*Task list*:
1. Write out the passage in the piece on far-right extremists in Australia from "Brenton Tarrant, a" to "New South Wales.".
2. In the piece on far-right extremists in Australia, in what town did Brenton Tarrant grow up?
3. Write what comes next in the piece on far-right extremists in Australia, picking up after its last sentence.

Segment Start: Given text

Australia must confront its growing band of far-right extremists

Australia must confront its growing band of far-right extremists

Residents look at flowers in tribute to victims in Christchurch on March 18, 2019, three days after a shooting incident at two mosques in the city. (AFP)

Brenton Tarrant, a right-wing terrorist, was proud of his killing of 50 Muslim worshippers in two New Zealand mosques on Friday. He broadcast his actions live as he methodically shot down his victims. He was full of bravado as he spouted his hate of immigrants and non-whites and identified himself with a bunch of white nationalists and racist advocates, whose focus these days is on the dangers of Muslim refugees and migrants. Tarrant was identified as a 28-year-old neo-fascist who was born in Australia and grew up in Grafton, New South Wales.
This horrific crime exposed the deeply entrenched anti-Muslim racism that has existed in Australia for some time. There is clearly a right-wing, extremist core of racists and xenophobes there, especially those who hate Muslims. But this is tolerated by a much wider audience and enabled by the right-wing politicians and media organizations that have demonized Islam and dehumanized Muslims.

Segment End: Given text
Segment Start: Recorded information

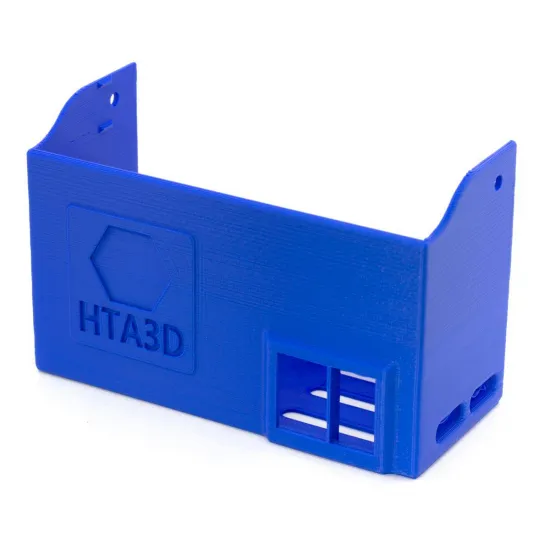 Kit de piezas impresas HTA3D para P3Steel Dual / Prusa i3 Steel – Doble extrusión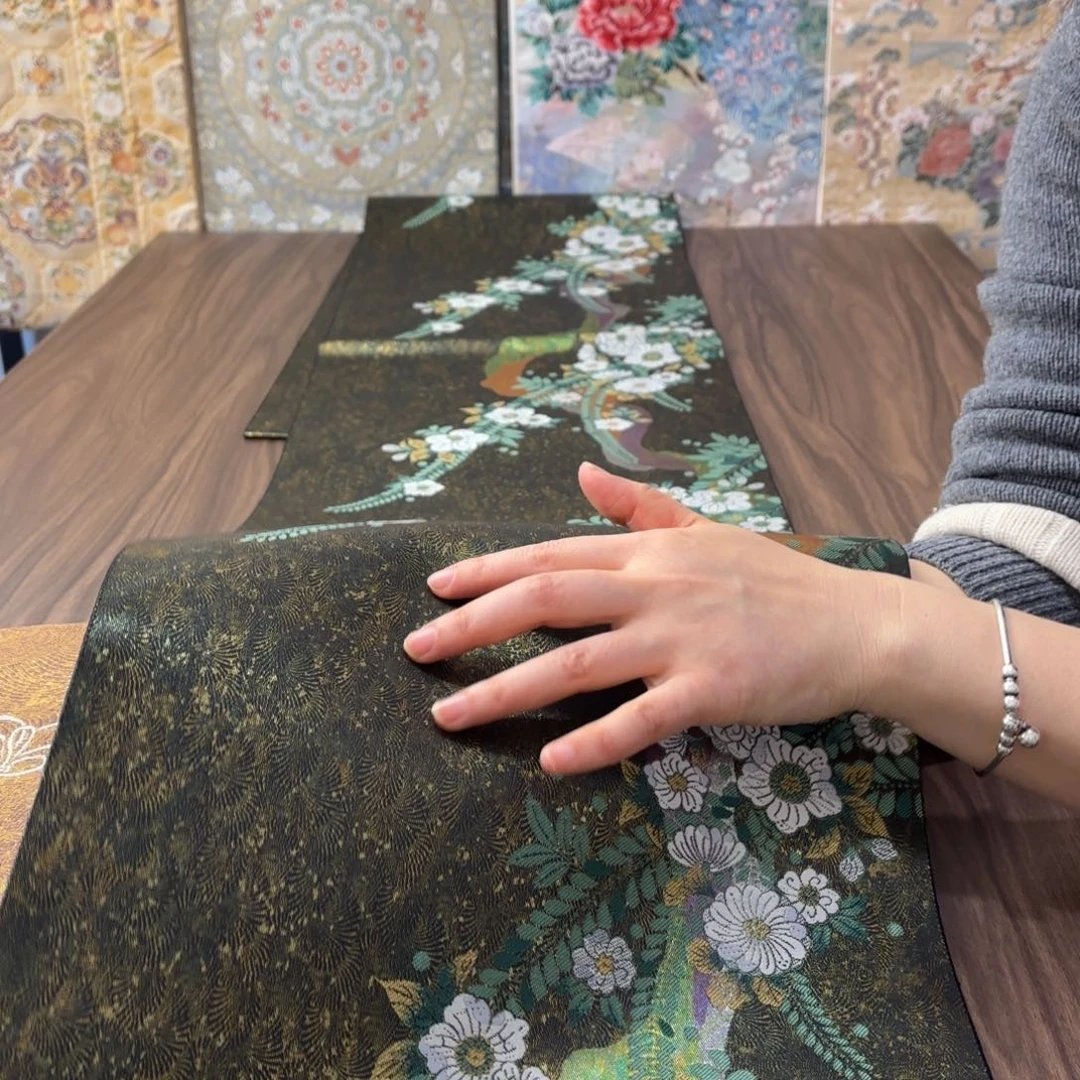 织绣唐锦西阵织带子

Segment End: Recorded information

*Replies*:
1.
Brenton Tarrant, a right-wing terrorist, was proud of his killing of 50 Muslim worshippers in two New Zealand mosques on Friday. He broadcast his actions live as he methodically shot down his victims. He was full of bravado as he spouted his hate of immigrants and non-whites and identified himself with a bunch of white nationalists and racist advocates, whose focus these days is on the dangers of Muslim refugees and migrants. Tarrant was identified as a 28-year-old neo-fascist who was born in Australia and grew up in Grafton, New South Wales.

2. Grafton, New South Wales.

3.
Statements such as those by Queensland Sen. Fraser Anning are a case in point. Immediately after the attack, he issued a written statement blaming the New Zealand Muslims for their own deaths, as well as what he called “the immigration program which allowed Muslim fanatics to migrate to New Zealand in the first place.” The fact that he felt comfortable enough to release such a shameless screed, and appear in the media espousing those thoughts, right after the attacks indicates how common and banal Islamophobia has become in Australia.
Anti-Muslim racism has deep roots in Australia. For decades, Muslim immigration was restricted under the White Australia policy, which was in effect from 1901 to 1973. After the repeal of that policy, Muslim migrants and refugees began to arrive in Australia in greater numbers, but the Muslim community there is still very small — about 2.5 percent of the population — and it appears to be the target of overblown hate, suspicion and fear.
There is little doubt that anti-Muslim racism is not shared by the majority of the population. Witness the revulsion of many Australians at the massacre in Christchurch last Friday. Note also the overwhelming censure of Anning for his hateful remarks: More than a million people have signed a petition to remove him from Parliament.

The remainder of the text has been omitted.